Run¶
A run is one recorded pass down a track — a single video file uploaded into Racecraft.
What a run is¶
- a single, continuous video of one descent
- one file (if your camera records in chunks, stitch them together into one file before upload)
- attached to exactly one track session or one public event
- tagged with the rider in the video (the athlete name), which is not necessarily the account that uploaded it
What a run is not¶
- not a collection of attempts
- not a multi-lap recording (one lap per run)
- not the analysis itself — the analysis is what Racecraft computes from the run
What you can do with a run¶
- mark its splits (manually if it's a reference run, by reviewing predictions if it's a target run)

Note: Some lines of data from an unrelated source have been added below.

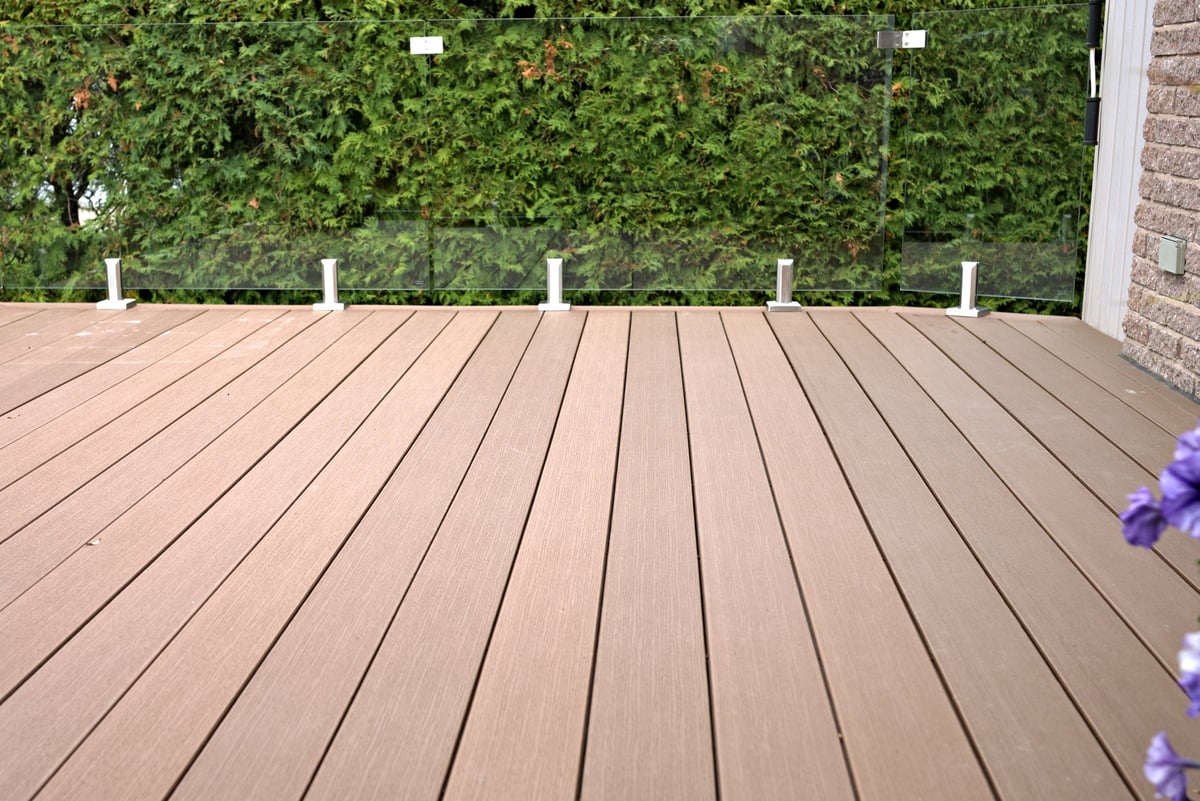 Trex composite deck with glass panel railing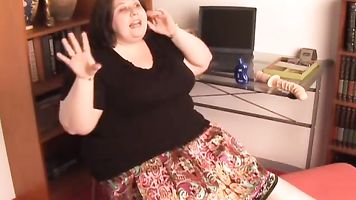 Hot CHUBBY brunette talks dirty and gets her tits out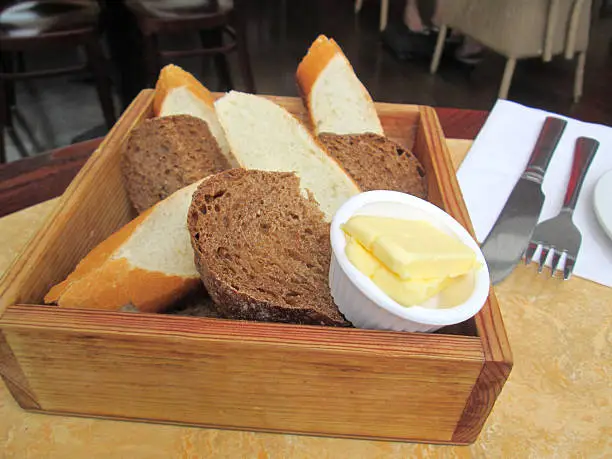 Photo showing a batch a freshly baked homemade bread / French sticks, both wholemeal and white bread, that have been sliced into chunks and are pictured being served in a wooden box / basket, with a small dish of butter on the side.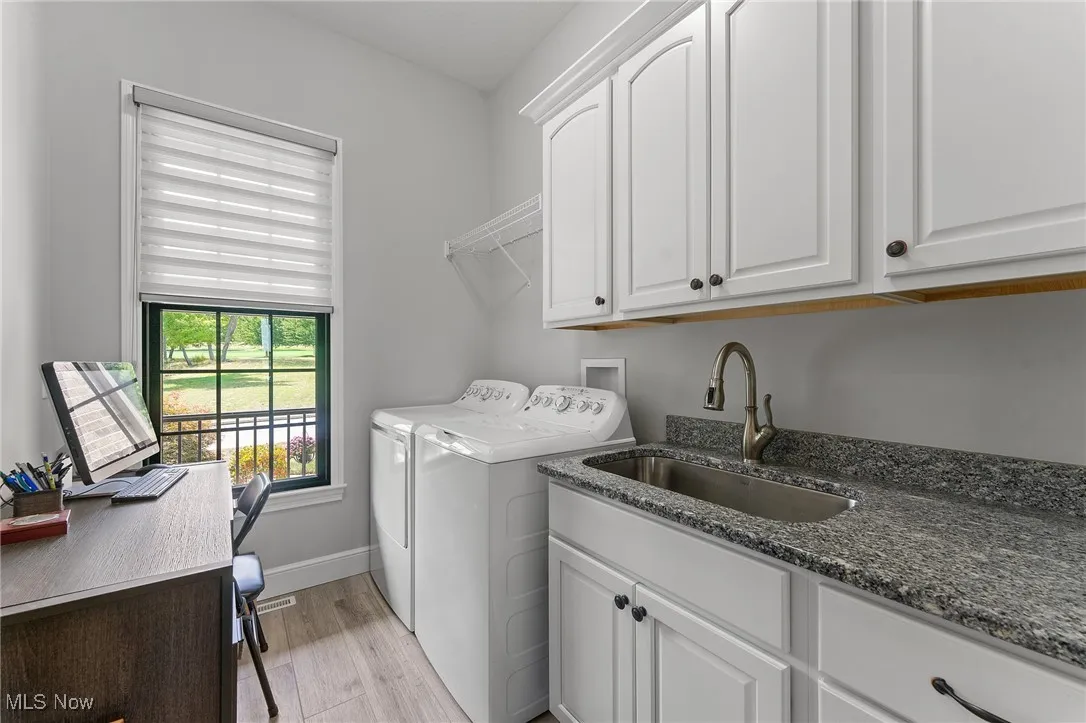 Laundry room with washer, dryer, built-ins and sink.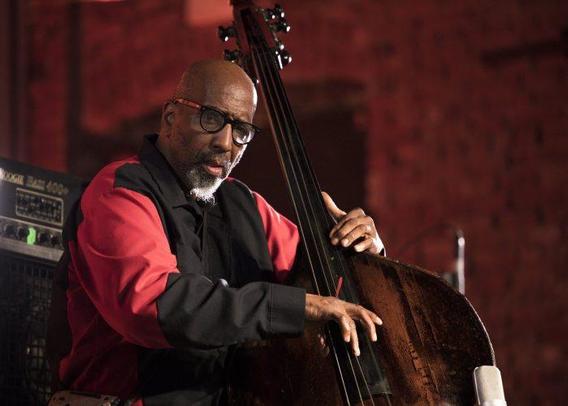 A goatee'd, bespectacled black man (William Parker) holds an upright bass and peers in the direction of the photographer.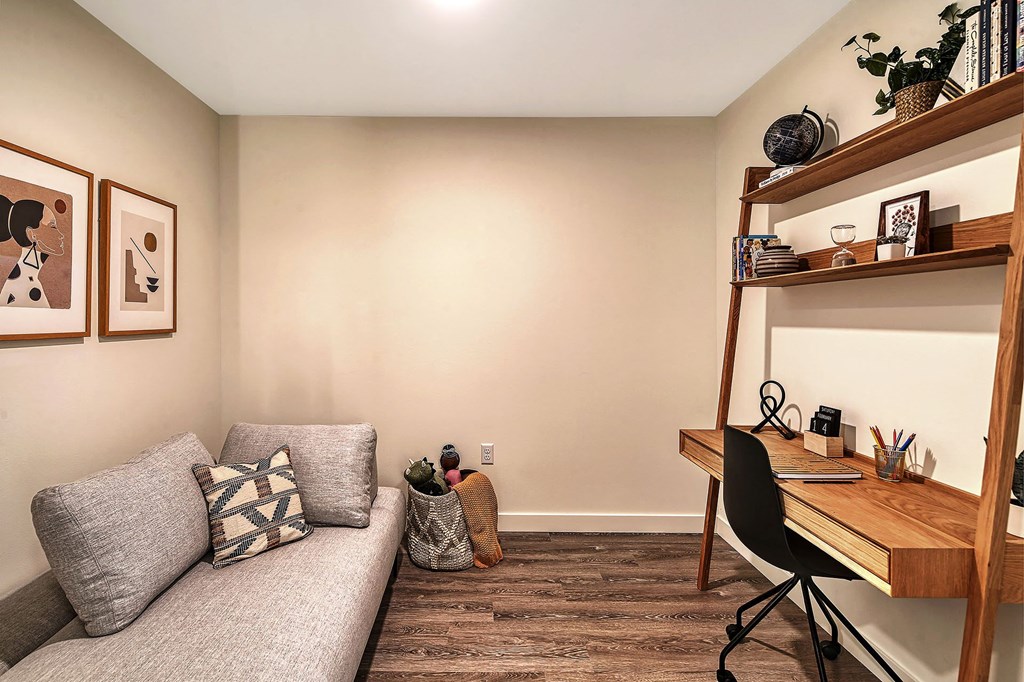 a small living room with a couch and a desk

- set it as the reference run for its session or event
- compare it against the reference to see splits, deltas, and the continuous time delta
Run states¶
A newly uploaded run goes through:
- uploading — the file is being transferred to Racecraft
- processing — Racecraft is building an internal index of the video and, if a reference exists, predicting splits
- ready — the run is available for comparison and on the leaderboard
You can leave the app while a run is processing; it continues in the background.
Run identity vs uploader identity¶
A run carries an athlete name — the rider in the video. This matters because:
- the leaderboard ranks athletes, not uploader accounts
- a coach uploading footage of three athletes ends up with three runs, each tagged with a different athlete
- a public event leaderboard shows the athlete name, not the uploader's account
If a run is showing under the wrong name, the uploader can edit the athlete tag and any leaderboard or comparison updates accordingly.